*** SELECTED EXTRACT ***
Friday, November 30, 2007
As promised in a posting on 11/23, I rummaged about in my basement over the Thanksgiving Day holiday weekend and found my old copy of A Pictorial History of the American Indian by Oliver La Farge. Boy, did that bring back memories! And to carry the memories on to the next generation, I was pleased to be able to share the book with my nine-year-old daughter for her school project on the Onandaga Indians of New York State. With an assist from her older sister—who had the same assignment a few years ago—she built a handsome, rustic Onandaga longhouse (pictured above) to go with her report on the Iroquois tribe.
*** End of SELECTED EXTRACT ***
TASK ITEM A |
Say whether each statement agrees with the blog post about the Onandaga longhouse project, answering yes or no and quoting the words from the post that decide it: (i) The writer found the book in the basement. (ii) The younger daughter is eleven years old. (iii) The older sister once had the same school assignment.
TASK ITEM B |
Pick up the blog post about the Onandaga longhouse project after its last sentence and keep writing it.
The records come from a separate source.
*** INFORMATION ***
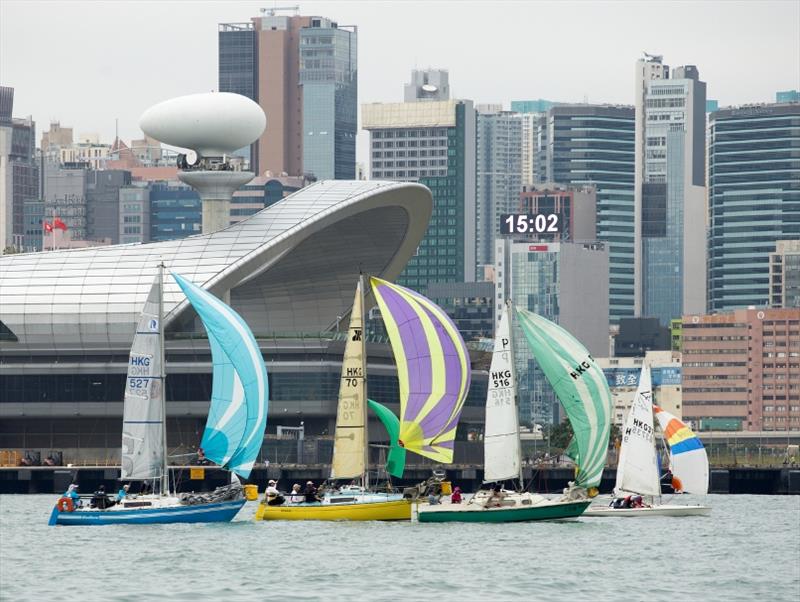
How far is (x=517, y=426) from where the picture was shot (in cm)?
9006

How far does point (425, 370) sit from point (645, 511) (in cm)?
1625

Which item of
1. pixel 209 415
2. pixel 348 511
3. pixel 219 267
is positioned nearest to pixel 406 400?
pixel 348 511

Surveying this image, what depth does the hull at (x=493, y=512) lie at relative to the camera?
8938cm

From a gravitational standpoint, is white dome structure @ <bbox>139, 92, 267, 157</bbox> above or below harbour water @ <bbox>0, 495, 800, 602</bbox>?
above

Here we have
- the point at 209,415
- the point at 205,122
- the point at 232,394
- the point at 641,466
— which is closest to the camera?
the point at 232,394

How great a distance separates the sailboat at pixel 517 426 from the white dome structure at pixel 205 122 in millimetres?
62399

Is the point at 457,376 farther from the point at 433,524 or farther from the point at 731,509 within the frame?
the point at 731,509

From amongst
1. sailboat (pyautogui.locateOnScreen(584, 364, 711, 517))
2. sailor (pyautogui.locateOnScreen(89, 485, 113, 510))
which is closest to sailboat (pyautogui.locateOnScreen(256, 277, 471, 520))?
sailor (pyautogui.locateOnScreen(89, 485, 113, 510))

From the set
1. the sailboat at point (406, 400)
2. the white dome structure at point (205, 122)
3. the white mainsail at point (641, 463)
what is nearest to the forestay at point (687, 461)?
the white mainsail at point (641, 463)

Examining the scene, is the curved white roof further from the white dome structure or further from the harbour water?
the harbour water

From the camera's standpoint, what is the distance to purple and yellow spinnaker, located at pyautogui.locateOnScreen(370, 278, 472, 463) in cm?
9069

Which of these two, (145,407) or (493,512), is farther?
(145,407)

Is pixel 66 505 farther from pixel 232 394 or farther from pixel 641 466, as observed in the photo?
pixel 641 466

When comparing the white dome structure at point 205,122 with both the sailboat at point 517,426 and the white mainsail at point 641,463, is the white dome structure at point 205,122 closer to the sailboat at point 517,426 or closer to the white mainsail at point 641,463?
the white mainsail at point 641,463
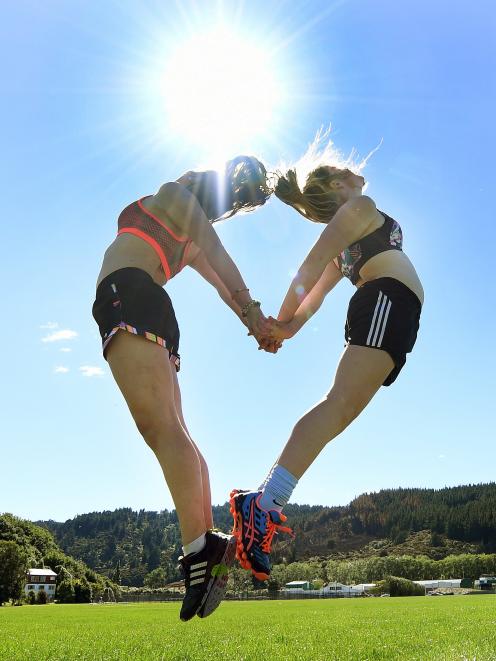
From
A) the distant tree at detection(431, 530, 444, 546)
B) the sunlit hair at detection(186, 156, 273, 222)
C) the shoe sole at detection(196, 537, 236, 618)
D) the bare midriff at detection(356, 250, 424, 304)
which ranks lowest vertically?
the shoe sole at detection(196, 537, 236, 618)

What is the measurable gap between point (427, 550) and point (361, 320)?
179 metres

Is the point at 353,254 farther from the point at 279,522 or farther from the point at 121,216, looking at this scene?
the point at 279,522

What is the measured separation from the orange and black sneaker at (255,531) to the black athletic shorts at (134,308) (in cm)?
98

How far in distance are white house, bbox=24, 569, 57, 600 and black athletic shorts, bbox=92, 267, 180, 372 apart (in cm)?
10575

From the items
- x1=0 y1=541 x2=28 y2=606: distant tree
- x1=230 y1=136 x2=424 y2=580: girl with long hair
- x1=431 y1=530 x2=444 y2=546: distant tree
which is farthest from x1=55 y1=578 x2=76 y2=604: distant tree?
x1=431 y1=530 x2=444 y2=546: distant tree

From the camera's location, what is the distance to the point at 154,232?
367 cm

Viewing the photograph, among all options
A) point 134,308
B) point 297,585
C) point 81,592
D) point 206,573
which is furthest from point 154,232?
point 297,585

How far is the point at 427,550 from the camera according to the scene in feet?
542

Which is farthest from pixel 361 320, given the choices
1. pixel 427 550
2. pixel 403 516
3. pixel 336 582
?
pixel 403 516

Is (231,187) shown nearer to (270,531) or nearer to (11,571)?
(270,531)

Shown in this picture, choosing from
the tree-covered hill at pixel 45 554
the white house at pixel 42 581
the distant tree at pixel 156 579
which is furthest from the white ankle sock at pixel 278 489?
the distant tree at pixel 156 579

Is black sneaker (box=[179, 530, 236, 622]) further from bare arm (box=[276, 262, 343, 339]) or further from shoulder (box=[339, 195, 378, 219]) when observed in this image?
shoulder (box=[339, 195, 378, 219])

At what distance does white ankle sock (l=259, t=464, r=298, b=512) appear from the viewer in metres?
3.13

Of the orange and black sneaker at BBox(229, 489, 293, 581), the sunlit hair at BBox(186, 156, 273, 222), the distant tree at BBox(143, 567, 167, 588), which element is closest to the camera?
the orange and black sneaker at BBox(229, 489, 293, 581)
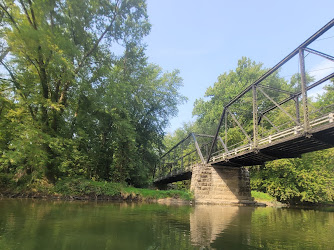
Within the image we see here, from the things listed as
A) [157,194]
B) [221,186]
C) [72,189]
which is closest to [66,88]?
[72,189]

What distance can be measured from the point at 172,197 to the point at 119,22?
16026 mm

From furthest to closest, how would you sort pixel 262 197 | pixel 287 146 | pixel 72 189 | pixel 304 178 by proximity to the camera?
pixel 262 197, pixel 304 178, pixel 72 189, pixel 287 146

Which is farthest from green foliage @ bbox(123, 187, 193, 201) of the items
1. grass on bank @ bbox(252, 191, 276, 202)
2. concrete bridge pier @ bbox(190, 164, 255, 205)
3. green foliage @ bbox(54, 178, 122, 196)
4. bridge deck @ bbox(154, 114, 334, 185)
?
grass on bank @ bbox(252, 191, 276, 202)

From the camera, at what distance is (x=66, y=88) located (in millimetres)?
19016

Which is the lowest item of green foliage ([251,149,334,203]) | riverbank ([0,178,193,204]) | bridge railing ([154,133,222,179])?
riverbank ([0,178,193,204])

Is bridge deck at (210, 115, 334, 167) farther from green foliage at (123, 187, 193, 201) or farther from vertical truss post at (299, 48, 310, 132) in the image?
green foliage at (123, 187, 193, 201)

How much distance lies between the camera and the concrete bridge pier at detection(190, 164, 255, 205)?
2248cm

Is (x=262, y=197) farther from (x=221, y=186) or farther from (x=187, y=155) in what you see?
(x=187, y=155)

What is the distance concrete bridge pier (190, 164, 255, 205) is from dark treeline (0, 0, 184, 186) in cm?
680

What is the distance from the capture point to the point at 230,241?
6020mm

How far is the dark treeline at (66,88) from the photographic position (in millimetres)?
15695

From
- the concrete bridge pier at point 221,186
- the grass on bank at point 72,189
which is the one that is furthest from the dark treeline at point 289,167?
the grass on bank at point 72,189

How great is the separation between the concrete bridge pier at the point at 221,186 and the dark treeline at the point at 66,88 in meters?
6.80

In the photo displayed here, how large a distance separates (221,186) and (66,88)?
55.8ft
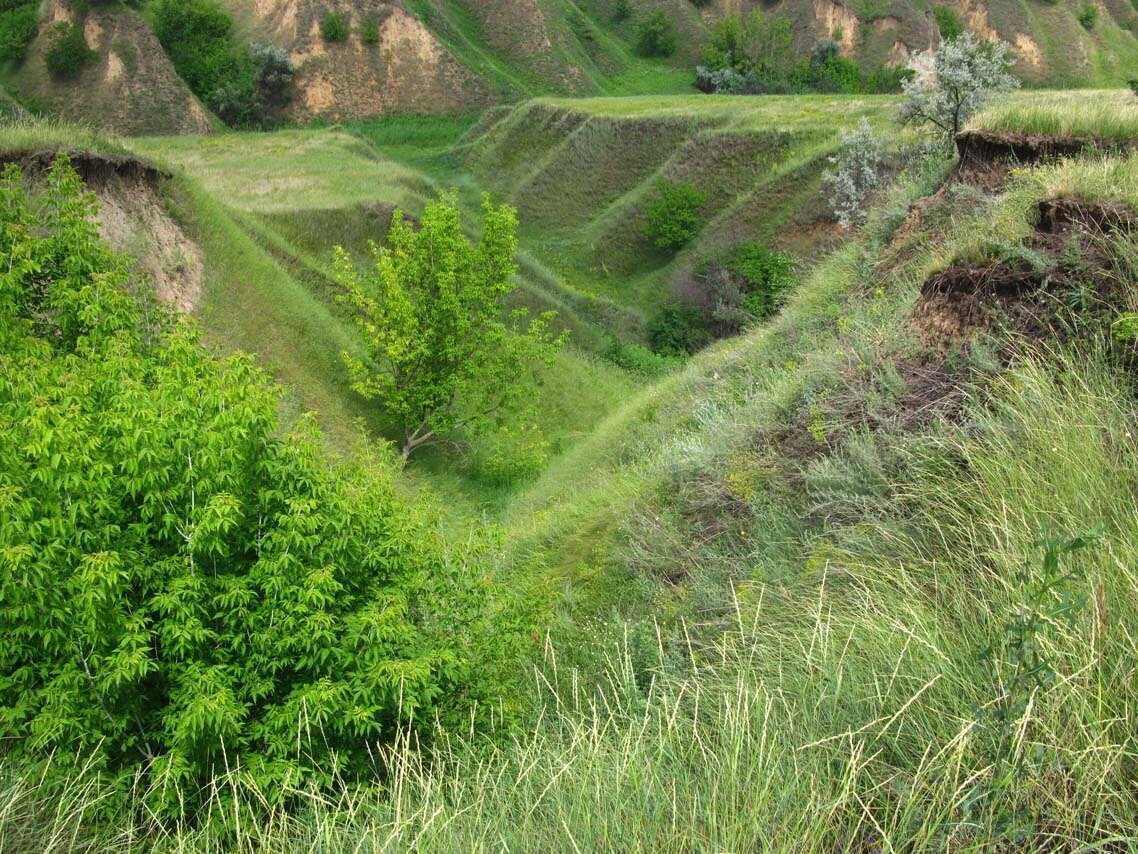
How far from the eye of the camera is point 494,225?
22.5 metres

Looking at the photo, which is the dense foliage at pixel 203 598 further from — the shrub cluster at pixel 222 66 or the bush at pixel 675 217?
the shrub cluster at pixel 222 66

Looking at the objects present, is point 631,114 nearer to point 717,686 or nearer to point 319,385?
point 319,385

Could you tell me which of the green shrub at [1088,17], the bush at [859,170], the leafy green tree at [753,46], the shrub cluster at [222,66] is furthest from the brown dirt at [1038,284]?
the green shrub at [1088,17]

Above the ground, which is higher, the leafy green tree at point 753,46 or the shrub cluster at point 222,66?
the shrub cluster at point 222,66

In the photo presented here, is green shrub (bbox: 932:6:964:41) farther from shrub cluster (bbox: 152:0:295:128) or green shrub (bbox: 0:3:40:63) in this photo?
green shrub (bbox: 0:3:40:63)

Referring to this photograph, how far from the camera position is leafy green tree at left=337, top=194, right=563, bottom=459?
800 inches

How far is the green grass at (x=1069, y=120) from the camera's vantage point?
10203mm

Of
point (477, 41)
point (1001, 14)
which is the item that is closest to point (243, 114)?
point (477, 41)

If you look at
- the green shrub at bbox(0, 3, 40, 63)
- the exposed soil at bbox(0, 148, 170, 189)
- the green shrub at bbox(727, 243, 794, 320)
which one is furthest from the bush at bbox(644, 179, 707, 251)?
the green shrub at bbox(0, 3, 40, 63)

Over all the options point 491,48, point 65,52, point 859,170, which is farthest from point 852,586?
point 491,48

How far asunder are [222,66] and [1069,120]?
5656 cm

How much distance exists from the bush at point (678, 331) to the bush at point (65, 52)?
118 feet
*** End of INFORMATION ***
*** INFORMATION ***
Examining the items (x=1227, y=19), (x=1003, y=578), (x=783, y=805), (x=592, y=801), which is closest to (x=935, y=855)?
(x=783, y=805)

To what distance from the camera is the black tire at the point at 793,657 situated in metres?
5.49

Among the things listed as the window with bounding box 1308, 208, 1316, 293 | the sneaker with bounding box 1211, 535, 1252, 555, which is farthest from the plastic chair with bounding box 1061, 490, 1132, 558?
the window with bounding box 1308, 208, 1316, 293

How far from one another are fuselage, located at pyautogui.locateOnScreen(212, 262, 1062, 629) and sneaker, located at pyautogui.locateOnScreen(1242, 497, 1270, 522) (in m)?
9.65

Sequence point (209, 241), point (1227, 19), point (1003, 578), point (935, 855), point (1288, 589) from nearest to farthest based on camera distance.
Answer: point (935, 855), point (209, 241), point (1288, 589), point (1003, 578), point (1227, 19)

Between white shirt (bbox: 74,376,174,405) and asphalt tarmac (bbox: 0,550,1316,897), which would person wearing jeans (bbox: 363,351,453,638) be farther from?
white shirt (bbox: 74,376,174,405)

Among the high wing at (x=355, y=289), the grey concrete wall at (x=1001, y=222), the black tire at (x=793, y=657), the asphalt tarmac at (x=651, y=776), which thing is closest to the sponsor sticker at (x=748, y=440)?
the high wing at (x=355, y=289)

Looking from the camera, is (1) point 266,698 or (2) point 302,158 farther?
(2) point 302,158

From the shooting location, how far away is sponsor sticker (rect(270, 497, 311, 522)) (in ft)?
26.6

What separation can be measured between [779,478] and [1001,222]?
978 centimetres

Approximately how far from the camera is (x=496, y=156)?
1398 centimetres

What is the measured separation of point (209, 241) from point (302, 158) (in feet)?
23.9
*** End of INFORMATION ***
*** INFORMATION ***
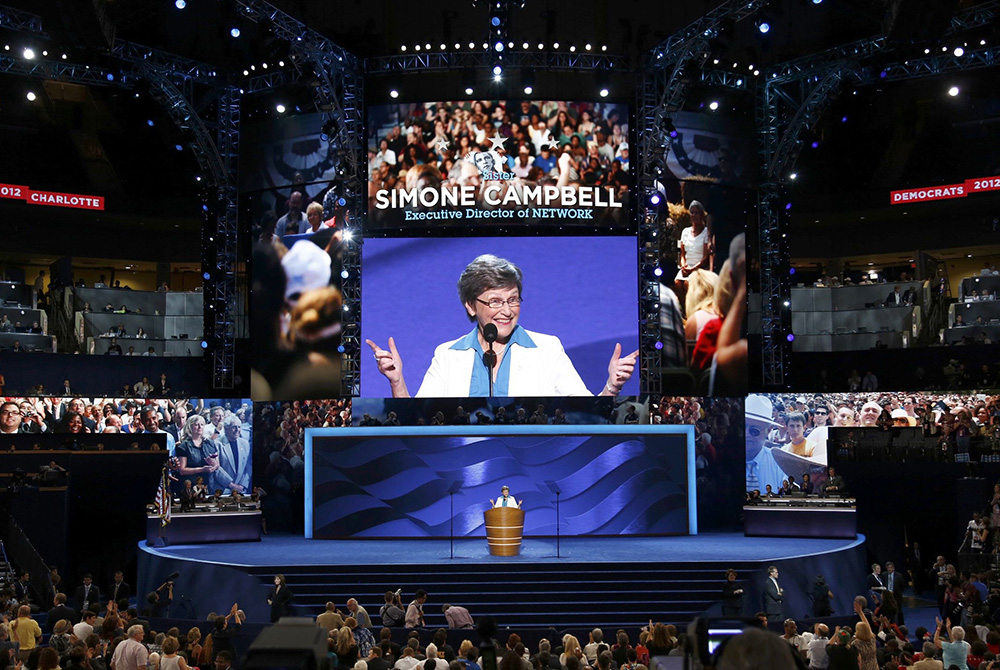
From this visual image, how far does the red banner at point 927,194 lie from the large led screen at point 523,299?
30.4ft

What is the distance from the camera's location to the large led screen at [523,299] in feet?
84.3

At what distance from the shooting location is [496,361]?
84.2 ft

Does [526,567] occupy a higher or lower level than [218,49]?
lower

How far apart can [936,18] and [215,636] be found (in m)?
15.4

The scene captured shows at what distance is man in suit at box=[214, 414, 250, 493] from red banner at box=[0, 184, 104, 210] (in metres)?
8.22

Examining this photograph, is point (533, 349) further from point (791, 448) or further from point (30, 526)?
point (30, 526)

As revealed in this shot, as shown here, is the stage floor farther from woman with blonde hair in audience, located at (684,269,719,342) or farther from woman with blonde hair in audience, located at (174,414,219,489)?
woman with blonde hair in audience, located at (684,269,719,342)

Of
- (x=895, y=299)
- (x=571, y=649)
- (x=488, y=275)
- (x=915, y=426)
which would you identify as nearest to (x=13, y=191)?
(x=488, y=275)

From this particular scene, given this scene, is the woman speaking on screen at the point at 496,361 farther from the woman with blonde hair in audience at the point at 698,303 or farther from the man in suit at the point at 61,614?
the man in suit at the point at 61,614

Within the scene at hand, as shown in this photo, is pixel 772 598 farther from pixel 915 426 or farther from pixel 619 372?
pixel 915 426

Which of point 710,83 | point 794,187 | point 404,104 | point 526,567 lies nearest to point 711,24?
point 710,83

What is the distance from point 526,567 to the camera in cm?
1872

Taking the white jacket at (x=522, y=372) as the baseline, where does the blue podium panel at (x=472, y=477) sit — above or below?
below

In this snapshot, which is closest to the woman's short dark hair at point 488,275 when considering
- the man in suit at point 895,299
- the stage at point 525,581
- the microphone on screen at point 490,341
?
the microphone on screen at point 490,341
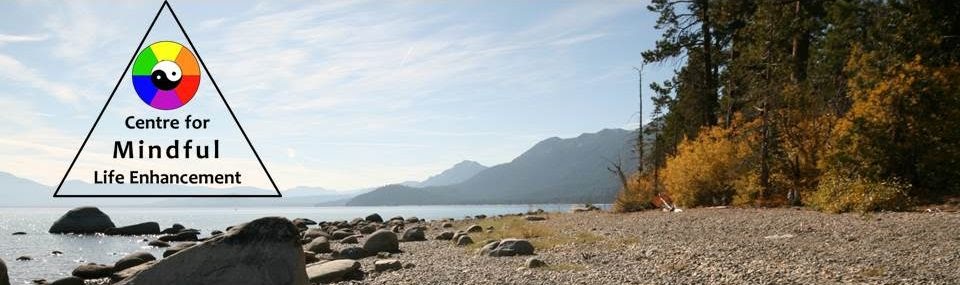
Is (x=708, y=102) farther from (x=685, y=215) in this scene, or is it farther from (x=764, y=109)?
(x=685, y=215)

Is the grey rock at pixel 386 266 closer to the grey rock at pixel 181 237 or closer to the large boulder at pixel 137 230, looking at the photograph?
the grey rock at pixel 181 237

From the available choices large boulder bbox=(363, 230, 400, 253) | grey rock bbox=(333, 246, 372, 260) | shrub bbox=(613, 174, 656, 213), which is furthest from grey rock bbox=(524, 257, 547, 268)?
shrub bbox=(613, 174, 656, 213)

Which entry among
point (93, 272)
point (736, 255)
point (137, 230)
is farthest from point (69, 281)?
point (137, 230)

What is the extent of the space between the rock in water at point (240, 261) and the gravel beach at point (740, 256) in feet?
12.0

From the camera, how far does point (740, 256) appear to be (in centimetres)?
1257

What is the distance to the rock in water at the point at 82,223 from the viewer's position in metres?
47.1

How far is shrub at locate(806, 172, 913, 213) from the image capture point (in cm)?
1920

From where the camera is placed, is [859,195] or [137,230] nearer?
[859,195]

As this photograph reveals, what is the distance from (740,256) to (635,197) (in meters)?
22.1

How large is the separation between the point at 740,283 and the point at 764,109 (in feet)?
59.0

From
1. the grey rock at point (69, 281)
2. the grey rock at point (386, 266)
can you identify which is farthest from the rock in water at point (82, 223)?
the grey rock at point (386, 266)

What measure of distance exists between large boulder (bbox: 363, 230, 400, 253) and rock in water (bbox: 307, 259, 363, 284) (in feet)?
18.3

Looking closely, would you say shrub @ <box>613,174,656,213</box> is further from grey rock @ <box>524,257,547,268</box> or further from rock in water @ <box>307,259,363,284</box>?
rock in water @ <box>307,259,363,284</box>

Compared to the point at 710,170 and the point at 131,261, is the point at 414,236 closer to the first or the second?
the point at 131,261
*** End of INFORMATION ***
FINAL ANSWER A |
(i) Yes: "I rummaged about in my basement over the Thanksgiving Day holiday weekend and found my old copy of A Pictorial History of the American Indian by Oliver La Farge."
(ii) No: "my nine-year-old daughter."
(iii) Yes: "who had the same assignment a few years ago."

FINAL ANSWER B |
Also, as promised, I looked up "Ojibwe" in the index to see what La Farge had to say about the Algonquin tribe featured in William Kent Krueger’s Thunder Bay. According to La Farge, the Ojibwe, also known as the Chippewa, “still live in fragments of their ancient homeland, in Wisconsin and Minnesota, where once they had Lake Superior and Lake Michigan at their disposal. A wigwam people . . . They did very little farming, but fished on a tremendous scale.” The Ojibwe were also known as “good fighters.” Which will be no surprise to those who followed the tumultuous life story of the Ojibwe warrior turned medicine man, Henry Lemoux, in Thunder Bay.